Antoine Claude Pasquin (meglio noto con lo pseudonimo di Valery)

     Antoine Claude Pasquin (meglio noto con lo pseudonimo di Valery) è un erudito viaggiatore francese, bibliotecario del Re presso il Palazzo di Versailles e del Trianon, che intraprende un viaggio storico-letterario per la Penisola negli anni dal 1826-1828, dando vita ad una voluminosa opera ricca di notizie, che costituisce una delle più complete guide artistiche del Bel Paese, che avranno numerose edizioni e ampliamenti nel corso degli anni. La prima edizione è intitolata Voyages historiques et littéraires en Italie pendant les années 1826, 1827, 1828, ou l’Indicateur italien, voll. 5, Paris 1831-1835; abbiamo tratto il testo da un’opera successiva che presenta un itinerario di visita più ampio: Naples et ses environs. Romagne et Abruzzes, Bruxelles 1843.

 
     

     Giunsi ad Amalfi attraverso i boschi, le montagne e le rocce che separano i due golfi. Era la fine di ottobre: la varietà delle foglie d’autunno era ancora più sorprendente e più viva sotto questa bella luce. Una delle montagne della penisola, il monte Sant’Angelo, la più elevata dei dintorni di Napoli, è l’antico Lactarius, vera montagna svizzera dell’antichità, che ha conservato le sue aromatiche erbe; anche, indipendentemente dalla bontà del loro latte, le mucche di questa costa se le mangiano, e la vitella di Sorrento, le cui bistecche assaggiai da Giuseppe Siciliano, è molto tenera.
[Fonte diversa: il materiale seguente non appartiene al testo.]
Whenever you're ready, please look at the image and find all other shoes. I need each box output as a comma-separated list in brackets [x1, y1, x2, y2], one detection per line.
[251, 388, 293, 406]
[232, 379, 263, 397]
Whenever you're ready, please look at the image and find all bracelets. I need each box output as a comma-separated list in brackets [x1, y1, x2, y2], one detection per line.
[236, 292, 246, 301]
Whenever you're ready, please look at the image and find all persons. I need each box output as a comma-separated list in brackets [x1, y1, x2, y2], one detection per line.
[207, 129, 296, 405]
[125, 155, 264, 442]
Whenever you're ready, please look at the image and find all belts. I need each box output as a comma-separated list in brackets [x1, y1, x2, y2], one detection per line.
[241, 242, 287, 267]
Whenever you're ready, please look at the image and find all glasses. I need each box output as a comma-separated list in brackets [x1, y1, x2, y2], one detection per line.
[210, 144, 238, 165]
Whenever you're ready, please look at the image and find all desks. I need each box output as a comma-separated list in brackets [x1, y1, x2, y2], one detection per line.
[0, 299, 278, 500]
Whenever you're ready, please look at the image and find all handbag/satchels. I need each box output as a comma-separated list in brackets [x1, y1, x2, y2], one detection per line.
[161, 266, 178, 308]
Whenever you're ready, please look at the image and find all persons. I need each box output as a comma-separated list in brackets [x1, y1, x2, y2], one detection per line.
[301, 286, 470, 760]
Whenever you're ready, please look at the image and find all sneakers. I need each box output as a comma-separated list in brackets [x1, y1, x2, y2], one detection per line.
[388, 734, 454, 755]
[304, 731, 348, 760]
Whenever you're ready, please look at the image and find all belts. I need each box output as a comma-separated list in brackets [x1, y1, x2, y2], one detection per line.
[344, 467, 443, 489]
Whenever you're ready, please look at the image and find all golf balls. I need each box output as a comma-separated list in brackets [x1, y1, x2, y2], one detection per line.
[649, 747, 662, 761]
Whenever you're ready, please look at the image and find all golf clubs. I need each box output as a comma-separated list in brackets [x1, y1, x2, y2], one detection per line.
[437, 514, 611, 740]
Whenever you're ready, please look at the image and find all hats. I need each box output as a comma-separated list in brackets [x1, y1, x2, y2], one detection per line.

     Alla vista della costa di Amalfi, non potetti difendermi da un vivo sentimento di ammirazione per l’Italia: era su queste rocce che erano state trovate le Pandette, che la bussola fu inventata, e che nacque Masaniello; così mi apparivano al di sotto di questo villaggio le cause più rilevanti della civilizzazione e delle rivoluzioni moderne, le leggi, la navigazione, la sovranità del popolo: quale città dell’universo somiglia di tali ricordi?

     Amalfi, l’Atene del medioevo, fu un tempo una potente repubblica per le sue armi e il suo commercio; i suoi negozianti i primi che avevano ottenuto accesso nei paesi musulmani; e le sue leggi marittime, la celebre Tavola Amalfitana, oggi persa, furono per quattro secoli, secondo le diverse storie, ad eccezione di quella di M. Pardessus, quelle di tutta l’Europa. Questa illustre città non è che un molto pittoresco villaggio, famoso per i suoi maccaroni, i migliori del regno, e per le sue cartiere. La costa scoscesa di Amalfi, con i suoi boschi di ulivi e mirti, le sue grotte, i suoi resti, i suoi precipizi e le sue bianche case, intorno le quali serpeggiano i rami dorati degli aranci, merita l’elogio che ne fece Boccaccio quando la definì la più deliziosa dell’Italia.

     Bisogna che il mare abbia sconfinato là considerevolmente dalle sue rive; la montagna, il villaggio, toccano quasi il torrente; il greto, stretto, non offre che qualche barca di pescatori, e lo spazio manca oggi per l’arsenale, il porto e gli altri stabilimenti di un popolo navigatore e guerriero. La sola traccia di magnificenza dell’antica Amalfi è la cattedrale, rifatta, in verità, ma che conserva delle belle colonne di granito, un vaso antico di porfido che serve da battistero, e due sarcofagi antichi.

     Il piccolo villaggio di Atrani.



     Patria di Masaniello, antica dipendenza di Amalfi, e che ha condiviso la sua gloria, offre un monumento molto curioso, scappato alle diverse storie dell’arte: sono i bassorilievi delle porte di bronzo della chiesa di San Salvatore, con l’iscrizione dell’anno 1087, epoca della grandezza della repubblica di Amalfi. Queste porte ordinate da Pantaleone, figlio di Pantaleone Viaretta, per il riscatto della sua anima (pro mercede anime sue), e consacrate a San Sebastiano, sono oggi le più antiche delle numerose porte in bronzo d’Italia, da quando l’incendio di San Paolo fuori le mura ha distrutto le porte di questa basilica, fuse nel 1070 a Costantinopoli.

     A Ravello, presso Amalfi, la chiesa ha conservato come le chiese di San Clemente e San Lorenzo fuori le mura di Roma, la struttura caratteristica e le tribune delle basiliche dell’antichità,  nuovo e grande contrasto buttato su questa bella riva.

      Contavo visitare, al mio ritorno, le poetiche isole delle Sirene (Galli); ma ne fui respinto da un tempo terribile, e non potetti osservarle che dalle altezze della piccola Positano, nella quale i miei marinai, mondati di torrenti di pioggia, furono costretti, malgrado il loro ardore, a rifugiarsi.